The scholar, Tariq Ramadan, 46, a Swiss academic, was to become a tenured professor at the University of Notre Dame, but the Bush administration revoked his visa in 2004 and again denied him a visa in 2006. The government cited evidence that from 1998 to 2002, he donated about $1,300 to a Swiss-based charity that the Treasury Department later categorized as a terrorist organization because it provided money to Hamas, the militant Palestinian group.

Professor Ramadan said in a later court affidavit that he was not aware of any connections between the charity, the Association de Secours Palestinien, and Hamas or terrorism, and that he believed that the organization was involved in legitimate humanitarian projects. “I have condemned terrorism at every opportunity,” he wrote.

In its ruling on Friday, a three-judge panel of the United States Court of Appeals for the Second Circuit held unanimously that the government was required to “confront Ramadan with the allegation against him and afford him the subsequent opportunity to demonstrate by clear and convincing evidence that he did not know, and reasonably should not have known, that the recipient of his contributions was a terrorist organization.”

The record was unclear as to whether a consular officer who had denied the visa had done so, the panel said in its ruling, written by Judge Jon O. Newman and joined by Judges Wilfred Feinberg and Reena Raggi.
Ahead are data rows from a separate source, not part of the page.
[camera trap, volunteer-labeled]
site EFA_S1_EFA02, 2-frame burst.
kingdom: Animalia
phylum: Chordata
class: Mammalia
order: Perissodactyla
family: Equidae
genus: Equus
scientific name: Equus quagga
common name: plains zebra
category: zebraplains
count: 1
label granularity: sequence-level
The panel sent the case back to the lower court for a determination on whether Professor Ramadan had been confronted with the allegation, and then given a chance to deny it.

If that did not happen, the panel said, a new visa hearing should be held.

“I am gratified that the court has found that my exclusion from the United States is without basis,” Professor Ramadan said in a statement on Friday.

Professor Ramadan, who had frequently visited the United States in the past, lecturing and attending conferences, said he was eager to “engage once again with Americans in the kinds of face-to-face exchanges” that were “crucial to bridging cultural divides.”

“I hope to be able to come back to the States and resume my work with scholars,” he said later in a telephone interview. “This is what I want.”

Yusill Scribner, a spokeswoman for the United States attorney’s office in Manhattan, which argued the case for the government, declined to comment.

The government, in barring Professor Ramadan, had first offered no explanation, and then cited a provision of the Patriot Act that allows for the exclusion of foreigners who use “a position of prominence within any country to endorse or espouse terrorist activity.”

In 2006, the American Civil Liberties Union and New York Civil Liberties Union sued on behalf of three groups: the American Academy of Religion, the American Association of University Professors and the PEN American Center. The suit argued that Professor Ramadan’s exclusion violated the First Amendment rights of groups that wanted to meet with him and hear his views.

The government then cited, as the reason for denying him entry, his donations to the charity, which he had revealed in interviews with officials in the United States Embassy in Bern, Switzerland.

Jameel Jaffer, the A.C.L.U. lawyer who argued the appeal, said he was pleased with the decision and its finding “that in this case the government simply has not offered a constitutionally adequate justification for its actions.”